Beginning at the line containing "Regarding spatial layout, is" and continuing to the end of the records below, give each line again exactly as it stands, and only those lines.

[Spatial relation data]
## start

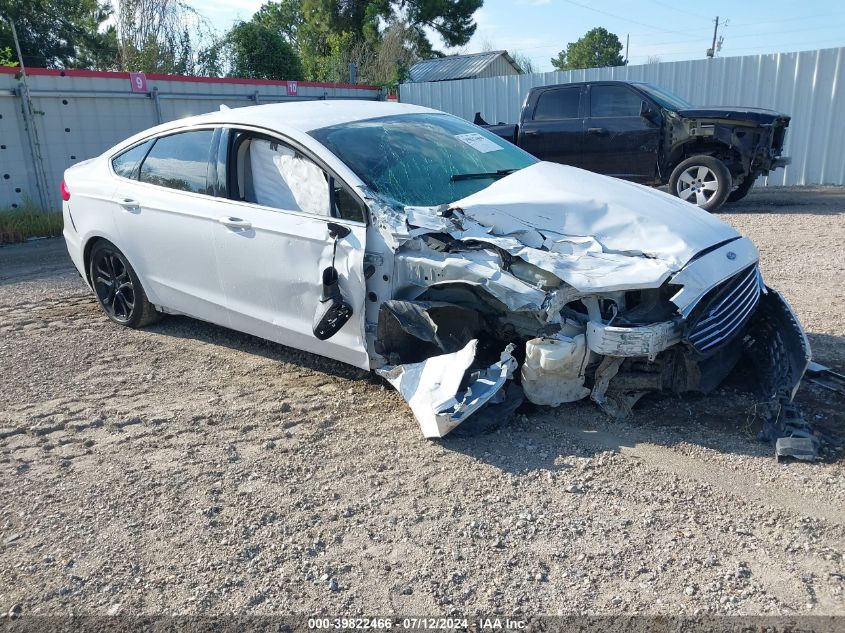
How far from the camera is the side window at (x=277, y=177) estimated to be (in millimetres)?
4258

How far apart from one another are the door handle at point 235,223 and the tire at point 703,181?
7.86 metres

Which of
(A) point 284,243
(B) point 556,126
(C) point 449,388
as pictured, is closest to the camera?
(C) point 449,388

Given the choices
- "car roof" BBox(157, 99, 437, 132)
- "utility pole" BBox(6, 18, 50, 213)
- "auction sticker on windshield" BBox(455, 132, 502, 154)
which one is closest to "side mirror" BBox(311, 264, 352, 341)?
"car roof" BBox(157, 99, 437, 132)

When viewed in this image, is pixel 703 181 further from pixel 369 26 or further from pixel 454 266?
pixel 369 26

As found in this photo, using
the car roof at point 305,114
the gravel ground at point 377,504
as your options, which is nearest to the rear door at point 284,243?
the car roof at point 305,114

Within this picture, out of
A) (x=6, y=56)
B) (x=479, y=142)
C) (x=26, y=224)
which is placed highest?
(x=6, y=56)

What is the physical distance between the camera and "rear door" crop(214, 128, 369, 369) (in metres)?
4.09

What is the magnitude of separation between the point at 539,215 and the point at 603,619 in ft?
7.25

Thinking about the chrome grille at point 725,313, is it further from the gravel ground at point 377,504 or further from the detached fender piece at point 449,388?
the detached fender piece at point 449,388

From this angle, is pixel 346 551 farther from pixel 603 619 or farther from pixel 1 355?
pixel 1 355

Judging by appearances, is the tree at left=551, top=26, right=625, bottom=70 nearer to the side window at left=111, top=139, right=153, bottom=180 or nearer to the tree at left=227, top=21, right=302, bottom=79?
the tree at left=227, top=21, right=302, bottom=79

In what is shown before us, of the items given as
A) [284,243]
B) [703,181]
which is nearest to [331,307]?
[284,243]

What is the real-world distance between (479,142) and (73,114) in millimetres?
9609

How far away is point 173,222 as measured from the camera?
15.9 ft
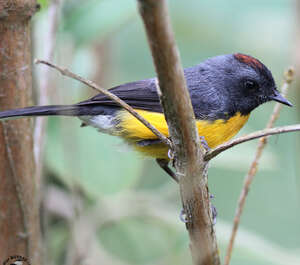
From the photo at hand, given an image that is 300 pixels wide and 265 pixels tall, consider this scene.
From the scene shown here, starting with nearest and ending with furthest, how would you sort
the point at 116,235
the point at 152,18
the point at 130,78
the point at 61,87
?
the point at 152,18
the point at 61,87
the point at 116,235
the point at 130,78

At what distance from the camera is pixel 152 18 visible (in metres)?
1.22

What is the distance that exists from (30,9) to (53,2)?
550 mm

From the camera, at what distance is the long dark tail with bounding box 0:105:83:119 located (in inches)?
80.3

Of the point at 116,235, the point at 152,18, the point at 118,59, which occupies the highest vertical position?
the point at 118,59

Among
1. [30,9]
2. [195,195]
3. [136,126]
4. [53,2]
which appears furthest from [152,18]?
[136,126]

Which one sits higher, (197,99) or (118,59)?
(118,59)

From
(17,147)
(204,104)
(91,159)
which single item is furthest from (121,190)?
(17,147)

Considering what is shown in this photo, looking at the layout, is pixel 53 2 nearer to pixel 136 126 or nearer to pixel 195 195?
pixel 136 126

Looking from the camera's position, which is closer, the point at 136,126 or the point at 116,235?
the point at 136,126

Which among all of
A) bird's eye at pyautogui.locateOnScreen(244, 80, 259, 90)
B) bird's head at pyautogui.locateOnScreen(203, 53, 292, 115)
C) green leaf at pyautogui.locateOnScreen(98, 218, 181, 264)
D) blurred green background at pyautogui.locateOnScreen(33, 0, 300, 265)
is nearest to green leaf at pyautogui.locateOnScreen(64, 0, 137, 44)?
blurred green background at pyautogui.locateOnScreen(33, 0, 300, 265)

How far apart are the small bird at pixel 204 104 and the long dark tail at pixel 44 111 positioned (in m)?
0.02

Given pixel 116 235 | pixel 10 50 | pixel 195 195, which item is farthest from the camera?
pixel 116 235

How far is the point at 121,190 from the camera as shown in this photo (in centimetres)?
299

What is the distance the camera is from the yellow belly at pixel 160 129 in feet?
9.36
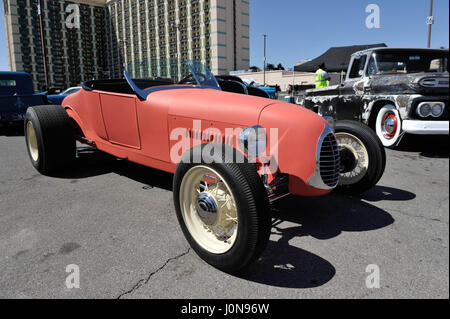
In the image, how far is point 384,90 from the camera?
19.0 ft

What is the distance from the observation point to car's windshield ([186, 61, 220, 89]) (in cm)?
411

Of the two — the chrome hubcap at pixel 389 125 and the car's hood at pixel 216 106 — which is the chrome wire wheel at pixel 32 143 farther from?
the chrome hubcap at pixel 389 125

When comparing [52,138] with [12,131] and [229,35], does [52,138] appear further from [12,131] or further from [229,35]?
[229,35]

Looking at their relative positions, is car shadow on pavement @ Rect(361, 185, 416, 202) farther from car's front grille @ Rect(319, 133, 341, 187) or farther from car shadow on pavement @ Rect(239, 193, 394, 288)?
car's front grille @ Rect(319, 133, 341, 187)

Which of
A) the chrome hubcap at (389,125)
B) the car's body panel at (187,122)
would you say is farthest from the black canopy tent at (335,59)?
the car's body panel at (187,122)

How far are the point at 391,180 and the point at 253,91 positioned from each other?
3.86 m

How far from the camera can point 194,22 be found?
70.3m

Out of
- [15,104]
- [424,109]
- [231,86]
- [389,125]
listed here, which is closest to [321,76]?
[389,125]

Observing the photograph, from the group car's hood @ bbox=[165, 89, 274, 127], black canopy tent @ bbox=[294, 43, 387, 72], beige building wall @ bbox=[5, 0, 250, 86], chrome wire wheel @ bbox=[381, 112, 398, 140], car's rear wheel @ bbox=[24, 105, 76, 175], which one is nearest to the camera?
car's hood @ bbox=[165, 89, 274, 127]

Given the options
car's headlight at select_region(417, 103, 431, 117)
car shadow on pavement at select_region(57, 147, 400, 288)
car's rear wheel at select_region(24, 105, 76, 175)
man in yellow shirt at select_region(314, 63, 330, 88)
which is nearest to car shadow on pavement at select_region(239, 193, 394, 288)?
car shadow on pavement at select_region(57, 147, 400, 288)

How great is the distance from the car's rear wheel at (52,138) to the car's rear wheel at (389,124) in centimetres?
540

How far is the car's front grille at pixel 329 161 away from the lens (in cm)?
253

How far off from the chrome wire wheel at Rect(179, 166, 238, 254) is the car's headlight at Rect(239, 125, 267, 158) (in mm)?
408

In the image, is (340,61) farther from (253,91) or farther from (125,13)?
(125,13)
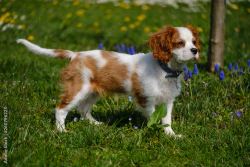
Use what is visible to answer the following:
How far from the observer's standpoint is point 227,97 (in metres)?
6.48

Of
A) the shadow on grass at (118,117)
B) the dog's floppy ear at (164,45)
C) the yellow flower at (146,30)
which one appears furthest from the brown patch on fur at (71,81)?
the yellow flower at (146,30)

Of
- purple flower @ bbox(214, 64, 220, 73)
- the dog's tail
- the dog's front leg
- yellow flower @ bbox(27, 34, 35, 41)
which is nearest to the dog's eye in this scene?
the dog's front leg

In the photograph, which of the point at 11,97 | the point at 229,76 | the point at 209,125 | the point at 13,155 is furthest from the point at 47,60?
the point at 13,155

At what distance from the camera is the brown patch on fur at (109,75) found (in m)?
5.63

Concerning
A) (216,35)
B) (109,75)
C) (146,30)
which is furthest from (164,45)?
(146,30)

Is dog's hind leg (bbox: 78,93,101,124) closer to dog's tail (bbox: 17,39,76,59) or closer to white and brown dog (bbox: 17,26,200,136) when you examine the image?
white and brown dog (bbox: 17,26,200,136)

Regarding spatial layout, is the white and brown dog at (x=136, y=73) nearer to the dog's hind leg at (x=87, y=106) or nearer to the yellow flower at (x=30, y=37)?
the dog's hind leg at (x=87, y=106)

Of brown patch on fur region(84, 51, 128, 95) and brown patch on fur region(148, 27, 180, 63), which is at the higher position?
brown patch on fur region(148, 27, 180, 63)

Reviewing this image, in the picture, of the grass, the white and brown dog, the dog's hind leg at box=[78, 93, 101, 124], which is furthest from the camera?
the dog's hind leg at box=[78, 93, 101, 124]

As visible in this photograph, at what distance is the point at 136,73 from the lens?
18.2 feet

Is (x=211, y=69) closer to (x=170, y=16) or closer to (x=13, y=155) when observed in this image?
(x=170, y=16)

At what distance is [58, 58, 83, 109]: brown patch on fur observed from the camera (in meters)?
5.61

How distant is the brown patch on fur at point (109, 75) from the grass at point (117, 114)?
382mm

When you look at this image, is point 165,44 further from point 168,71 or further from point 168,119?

## end

■ ANSWER TO THE EXERCISE:
Regarding spatial layout, is the white and brown dog at (x=136, y=73) nearer to the dog's hind leg at (x=87, y=106) or nearer to the yellow flower at (x=30, y=37)?
the dog's hind leg at (x=87, y=106)

Of brown patch on fur region(84, 51, 128, 95) and brown patch on fur region(148, 27, 180, 63), which is at the higher position?
brown patch on fur region(148, 27, 180, 63)

Reviewing this image, in the picture, of the grass, the white and brown dog, the dog's hind leg at box=[78, 93, 101, 124], which is furthest from the camera?
the dog's hind leg at box=[78, 93, 101, 124]

As visible in this photograph, at what distance is the point at 136,73 from the lens?
18.2 feet

Is (x=211, y=69) closer to (x=170, y=16) or closer to (x=13, y=155) when observed in this image?
(x=170, y=16)

At what distance is [58, 58, 83, 109]: brown patch on fur observed from the camera (in meters)?
5.61

How distant is the brown patch on fur at point (109, 75) from the grass at point (117, 114)?
382mm

When you look at this image, is point 165,44 further from point 168,71 or further from point 168,119?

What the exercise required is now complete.